Important safety default: legacy Office COM extraction is disabled by default because it can trigger repair popups or interactive Office prompts on user machines. Only opt in with --allow-legacy-com when the operator explicitly accepts that risk.

When not to use

Do not use this skill when:

  • the user only wants a conversational summary of text already pasted into chat
  • the target is mainly images, audio, or video rather than Office or PDF documents
  • the user asked about one web page or one URL instead of a local folder
  • the task is editing document formatting rather than extracting or searching content

Supported inputs

  • doc
  • docx
  • xls
  • xlsx
  • xlsm
  • ppt
  • pptx
  • pdf

Quick start

Build or refresh the archive for a folder:

python {baseDir}/scripts/office_archive.py archive /path/to/folder

Search the folder by content:

python {baseDir}/scripts/office_archive.py search /path/to/folder "invoice april"

Inspect one file:

python {baseDir}/scripts/office_archive.py inspect /path/to/file.docx

Check machine support before promising legacy doc/xls/ppt coverage:

python {baseDir}/scripts/office_archive.py check

Only if the operator explicitly wants to probe whether Office COM can start on that machine:

python {baseDir}/scripts/office_archive.py check --probe-legacy-com

What it writes

Running archive creates <root>/.office-archive/ with:

  • archive.md: human-readable inventory
  • archive.jsonl: one JSON object per file
  • index.sqlite: incremental search index

Workflow

  1. If the user gives a folder path, run archive first.
  2. If the user gives one file path only, run inspect first.
  3. After archive, read the generated outputs in <root>/.office-archive/.
  4. If the user asked a search question, run search after the archive step and answer from the results.
  5. If the user asked for a folder overview, summarize from archive.md or archive.jsonl.
  6. Use check only for debugging, environment validation, or legacy-format support checks.
  7. Do not enable --allow-legacy-com casually on end-user machines.
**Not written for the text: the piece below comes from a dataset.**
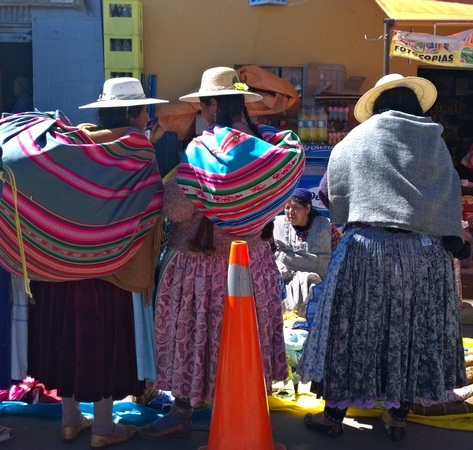 3 ladies buying fabric in the marketplace between the border of Peru and Bolivia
Recommended command patterns

Archive a Windows folder:

python {baseDir}/scripts/office_archive.py archive "D:\Docs\Contracts"

Search the same folder:

python {baseDir}/scripts/office_archive.py search "D:\Docs\Contracts" "contract number"
python {baseDir}/scripts/office_archive.py search "D:\Docs\Contracts" "invoice april"
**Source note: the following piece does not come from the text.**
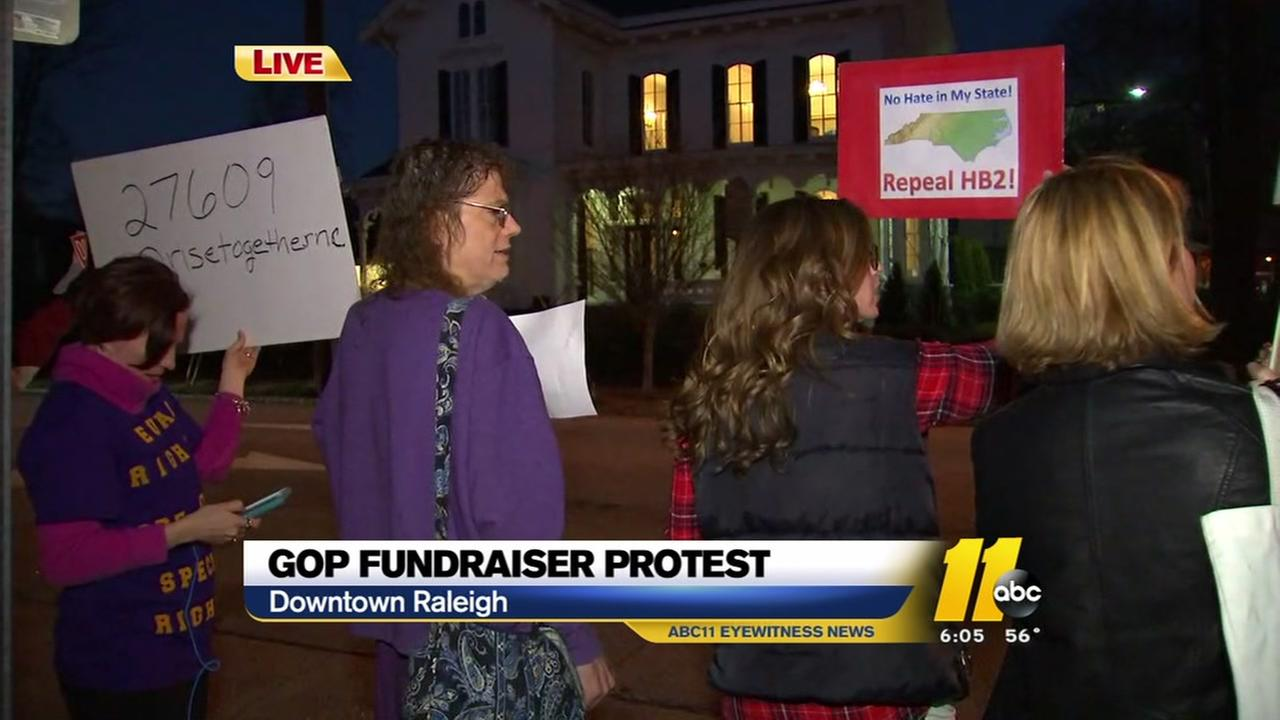 Protesters mark GOP fundraiser, new legislative session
Force a full rebuild when extraction code changed or cached results look stale:

python {baseDir}/scripts/office_archive.py archive "D:\Docs\Contracts" --force

Inspect one file directly:

python {baseDir}/scripts/office_archive.py inspect "D:\Docs\Contracts\renewal.doc"

Notes

  • Re-runs are incremental: unchanged files are reused from SQLite instead of re-extracted.
  • PDF extraction prefers pdftotext; if that is unavailable, the script tries pypdf.
  • Modern zipped formats (docx/xlsx/xlsm/pptx) work cross-platform.
  • Legacy binary formats are Windows-first and handled conservatively.
  • Search is best-effort token search, not semantic retrieval. Exact phrases, IDs, vendor names, invoice numbers, and contract numbers work best.